Sedikitnya 20 hektare lahan pertanian dilaporkan mulai mengalami kekeringan menjelang masa panen. Kondisi tersebut bukan disebabkan oleh berkurangnya debit air dari Bendungan Pammukkulu, melainkan karena banyaknya saluran irigasi yang mengalami kerusakan serta adanya beberapa titik yang diduga sengaja dijebol oleh oknum tertentu.
Akibat kerusakan tersebut, distribusi air tidak lagi berjalan normal dan merata ke seluruh petak sawah. Sejumlah lahan pertanian mulai kekurangan pasokan air yang dibutuhkan tanaman padi pada fase akhir pertumbuhan, sehingga berpotensi menurunkan produktivitas bahkan menyebabkan gagal panen.
Selain mengancam hasil produksi pertanian, persoalan ini juga dikhawatirkan memicu gesekan sosial di tengah masyarakat akibat perebutan dan ketidakmerataan pembagian air irigasi antarpetani.

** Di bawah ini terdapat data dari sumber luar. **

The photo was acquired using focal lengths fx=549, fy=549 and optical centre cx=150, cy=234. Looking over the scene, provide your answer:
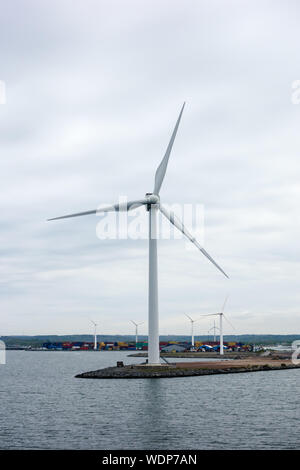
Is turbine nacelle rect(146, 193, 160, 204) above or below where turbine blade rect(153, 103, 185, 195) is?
below

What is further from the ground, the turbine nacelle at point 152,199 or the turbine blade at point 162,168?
the turbine blade at point 162,168

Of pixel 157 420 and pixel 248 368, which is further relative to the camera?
pixel 248 368

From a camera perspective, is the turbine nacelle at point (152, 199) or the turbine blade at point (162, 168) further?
the turbine nacelle at point (152, 199)

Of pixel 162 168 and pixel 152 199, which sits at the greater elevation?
pixel 162 168

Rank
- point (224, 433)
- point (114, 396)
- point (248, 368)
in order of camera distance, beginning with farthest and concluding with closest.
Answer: point (248, 368) → point (114, 396) → point (224, 433)

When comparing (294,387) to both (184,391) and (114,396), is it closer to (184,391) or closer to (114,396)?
(184,391)

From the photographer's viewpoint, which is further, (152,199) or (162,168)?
(152,199)

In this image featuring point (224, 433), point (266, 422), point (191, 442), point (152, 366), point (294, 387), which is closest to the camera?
point (191, 442)

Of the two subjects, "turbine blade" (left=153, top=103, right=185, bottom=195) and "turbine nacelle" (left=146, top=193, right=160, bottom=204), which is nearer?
"turbine blade" (left=153, top=103, right=185, bottom=195)

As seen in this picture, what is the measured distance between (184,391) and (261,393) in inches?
501

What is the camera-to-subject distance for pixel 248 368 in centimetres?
14325

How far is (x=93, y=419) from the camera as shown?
65.0 meters
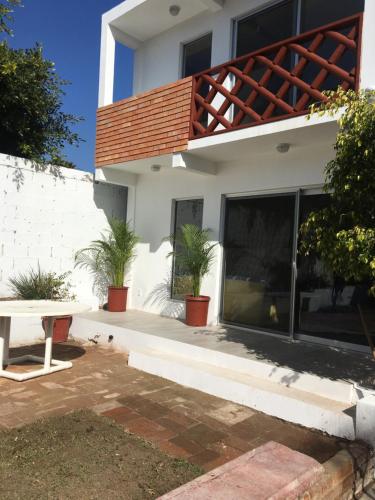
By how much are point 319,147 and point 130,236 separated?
4039mm

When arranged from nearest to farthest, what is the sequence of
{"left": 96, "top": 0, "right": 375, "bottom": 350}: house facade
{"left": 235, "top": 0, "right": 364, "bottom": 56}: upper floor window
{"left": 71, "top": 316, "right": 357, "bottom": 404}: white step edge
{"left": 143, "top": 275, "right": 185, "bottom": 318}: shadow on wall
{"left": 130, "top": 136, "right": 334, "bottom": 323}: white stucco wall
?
{"left": 71, "top": 316, "right": 357, "bottom": 404}: white step edge, {"left": 96, "top": 0, "right": 375, "bottom": 350}: house facade, {"left": 235, "top": 0, "right": 364, "bottom": 56}: upper floor window, {"left": 130, "top": 136, "right": 334, "bottom": 323}: white stucco wall, {"left": 143, "top": 275, "right": 185, "bottom": 318}: shadow on wall

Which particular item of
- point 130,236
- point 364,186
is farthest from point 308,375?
point 130,236

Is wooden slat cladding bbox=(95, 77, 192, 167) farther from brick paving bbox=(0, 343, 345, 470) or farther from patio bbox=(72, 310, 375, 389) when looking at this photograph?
brick paving bbox=(0, 343, 345, 470)

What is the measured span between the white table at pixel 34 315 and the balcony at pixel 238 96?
3.10 meters

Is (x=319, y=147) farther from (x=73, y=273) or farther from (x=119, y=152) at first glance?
(x=73, y=273)

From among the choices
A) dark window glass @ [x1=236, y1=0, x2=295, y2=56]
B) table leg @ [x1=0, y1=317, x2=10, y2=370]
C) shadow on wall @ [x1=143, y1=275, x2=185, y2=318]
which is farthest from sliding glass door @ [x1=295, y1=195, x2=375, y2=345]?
table leg @ [x1=0, y1=317, x2=10, y2=370]

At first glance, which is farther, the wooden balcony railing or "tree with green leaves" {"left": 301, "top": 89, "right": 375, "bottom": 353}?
the wooden balcony railing

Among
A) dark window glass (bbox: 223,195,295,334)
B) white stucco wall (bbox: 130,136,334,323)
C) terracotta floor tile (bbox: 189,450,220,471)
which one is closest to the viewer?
terracotta floor tile (bbox: 189,450,220,471)

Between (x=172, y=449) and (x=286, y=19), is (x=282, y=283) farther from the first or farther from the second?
(x=286, y=19)

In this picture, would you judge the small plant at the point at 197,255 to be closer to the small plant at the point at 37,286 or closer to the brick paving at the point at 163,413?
the brick paving at the point at 163,413

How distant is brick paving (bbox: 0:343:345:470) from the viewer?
3.41m

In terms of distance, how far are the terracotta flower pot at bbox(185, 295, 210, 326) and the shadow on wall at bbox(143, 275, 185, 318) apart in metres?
0.76

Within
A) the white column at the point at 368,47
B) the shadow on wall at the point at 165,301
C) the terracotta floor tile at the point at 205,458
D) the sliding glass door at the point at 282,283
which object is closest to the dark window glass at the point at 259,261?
the sliding glass door at the point at 282,283

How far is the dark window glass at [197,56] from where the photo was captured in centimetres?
775
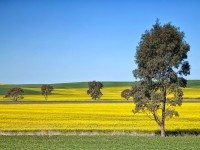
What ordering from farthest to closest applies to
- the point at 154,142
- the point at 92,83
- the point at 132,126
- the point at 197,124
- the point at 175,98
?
the point at 92,83
the point at 197,124
the point at 132,126
the point at 175,98
the point at 154,142

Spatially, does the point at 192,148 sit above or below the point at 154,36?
below

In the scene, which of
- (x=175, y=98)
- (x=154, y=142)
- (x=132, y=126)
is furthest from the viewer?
(x=132, y=126)

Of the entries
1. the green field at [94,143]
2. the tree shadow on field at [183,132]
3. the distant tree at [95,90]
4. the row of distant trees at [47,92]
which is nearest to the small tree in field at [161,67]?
the tree shadow on field at [183,132]

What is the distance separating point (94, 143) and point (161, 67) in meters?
13.2

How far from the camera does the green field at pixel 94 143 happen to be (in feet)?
117

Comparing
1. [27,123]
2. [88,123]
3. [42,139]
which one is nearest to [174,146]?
[42,139]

Warga bersama kelompok tani berharap pemerintah dan aparat terkait segera mengambil langkah konkret untuk mencegah kerugian yang lebih besar. Mereka meminta keterlibatan aktif Bhabinkamtibmas dan Babinsa dari Desa Moncongkomba maupun Desa Lantang untuk membantu mengawasi distribusi air, mencegah perusakan saluran irigasi, serta menjaga kondusivitas di tengah masyarakat.
Tidak hanya itu, masyarakat juga mendesak adanya koordinasi cepat dengan pihak Balai Besar Wilayah Sungai (BBWS) Pompengan Jeneberang agar kerusakan saluran irigasi yang terjadi dapat segera ditangani melalui perbaikan maupun rehabilitasi.
“Air di bendungan sebenarnya masih cukup. Persoalannya ada pada saluran yang banyak rusak dan beberapa bagian yang dijebol sehingga air tidak sampai ke sawah kami. Kami berharap segera ada perbaikan dan pengawasan agar tanaman padi yang sudah hampir panen bisa terselamatkan,” ujar salah seorang perwakilan kelompok tani kepada wartawan.
Saat ini, pemerintah desa bersama kelompok tani tengah menyusun laporan lengkap terkait kondisi jaringan irigasi yang rusak untuk disampaikan kepada instansi berwenang. Langkah tersebut diharapkan dapat mempercepat proses penanganan sehingga distribusi air kembali normal dan potensi gagal panen dapat dihindari.
Dengan mayoritas masyarakat setempat menggantungkan penghidupan pada sektor pertanian, percepatan perbaikan jaringan irigasi menjadi kebutuhan mendesak agar ketahanan pangan dan ekonomi petani di wilayah tersebut tetap terjaga.